Re: Millions of Threads ?
Arne Vajh?j wrote:
frankgerlach@gmail.com wrote:
Well, a quick calculation suggests that a single server (4CPU or so)
could handle a million clients: Say each client sends 10 messages of
1000 bytes per day (The application in question is not very
data-intensive). That's 1000000*10*1000==10Gbyte. An internet
connection with 10Mbyte/sec (100Mbit Ethernet) could easily handle
this: 10000000*86400=864Gbyte. (Assuming there are no significant
traffic spikes). If I used Gbit Ethernet I could scale even higher; and
then I drop in 4 to 10 Gbit Ethernet cards...
If we assume that you spend 20 milliseconds processing
a request then a roundtrip over all connections
if they all need to process with 4 CPU's will take 83 minutes.

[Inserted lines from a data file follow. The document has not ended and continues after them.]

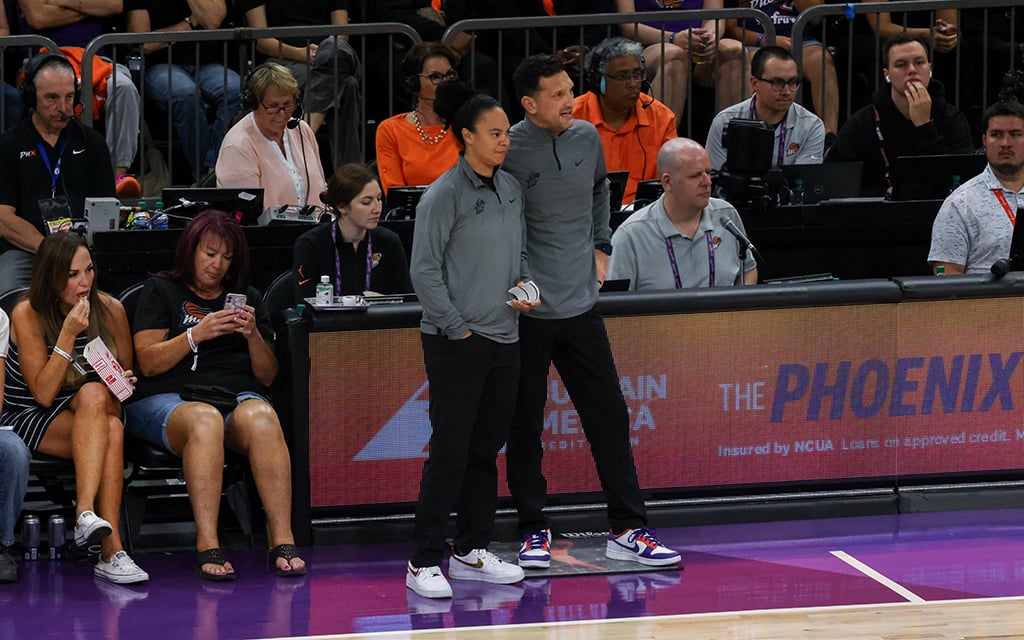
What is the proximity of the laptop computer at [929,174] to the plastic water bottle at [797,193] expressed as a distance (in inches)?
21.9

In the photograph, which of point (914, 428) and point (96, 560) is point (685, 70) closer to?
point (914, 428)

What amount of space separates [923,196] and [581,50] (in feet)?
7.27

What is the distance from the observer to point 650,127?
9.73 m

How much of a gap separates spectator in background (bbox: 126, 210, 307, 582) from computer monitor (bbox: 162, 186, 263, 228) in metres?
1.13

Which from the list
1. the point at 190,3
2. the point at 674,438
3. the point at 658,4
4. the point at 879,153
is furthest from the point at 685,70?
the point at 674,438

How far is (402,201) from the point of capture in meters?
8.80

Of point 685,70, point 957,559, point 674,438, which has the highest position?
point 685,70

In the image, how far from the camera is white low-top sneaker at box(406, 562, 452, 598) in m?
6.58

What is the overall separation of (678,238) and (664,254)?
0.36 feet

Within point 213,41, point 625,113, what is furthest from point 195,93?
point 625,113

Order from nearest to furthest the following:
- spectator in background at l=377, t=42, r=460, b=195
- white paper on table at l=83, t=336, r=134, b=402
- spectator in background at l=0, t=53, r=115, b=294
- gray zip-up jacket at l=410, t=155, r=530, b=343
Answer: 1. gray zip-up jacket at l=410, t=155, r=530, b=343
2. white paper on table at l=83, t=336, r=134, b=402
3. spectator in background at l=0, t=53, r=115, b=294
4. spectator in background at l=377, t=42, r=460, b=195

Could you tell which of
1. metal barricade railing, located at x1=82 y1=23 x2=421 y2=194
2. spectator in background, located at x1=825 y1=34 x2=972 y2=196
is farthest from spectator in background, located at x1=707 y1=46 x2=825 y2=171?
metal barricade railing, located at x1=82 y1=23 x2=421 y2=194

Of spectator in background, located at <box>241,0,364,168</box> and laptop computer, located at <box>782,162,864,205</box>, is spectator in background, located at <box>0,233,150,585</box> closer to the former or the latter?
spectator in background, located at <box>241,0,364,168</box>

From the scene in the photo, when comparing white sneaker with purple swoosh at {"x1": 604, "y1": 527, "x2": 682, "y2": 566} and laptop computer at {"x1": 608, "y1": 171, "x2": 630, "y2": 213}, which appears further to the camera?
laptop computer at {"x1": 608, "y1": 171, "x2": 630, "y2": 213}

I hope it is not an interactive application.
:-)
Arne
If each client sends 10 messages a day, there is a relatively low
probability that they all need service simultaneously. On the other
hand, it would be equally unreasonable to assume the traffic is
uniformly distributed.
I would model message arrivals with a Poisson distribution, but using
the rate associated with the busiest time of day, not the 24 hour
average. The problem is going to be working out where all the
bottlenecks are, and estimating the queue delays.
A thread has significant memory overhead, and appears on operating
system queues. How much do you really need to remember about each client
between messages? If it is small, you are better off keeping a client
state object for each client. When a message comes in, allocate a thread
and select the appropriate client state object.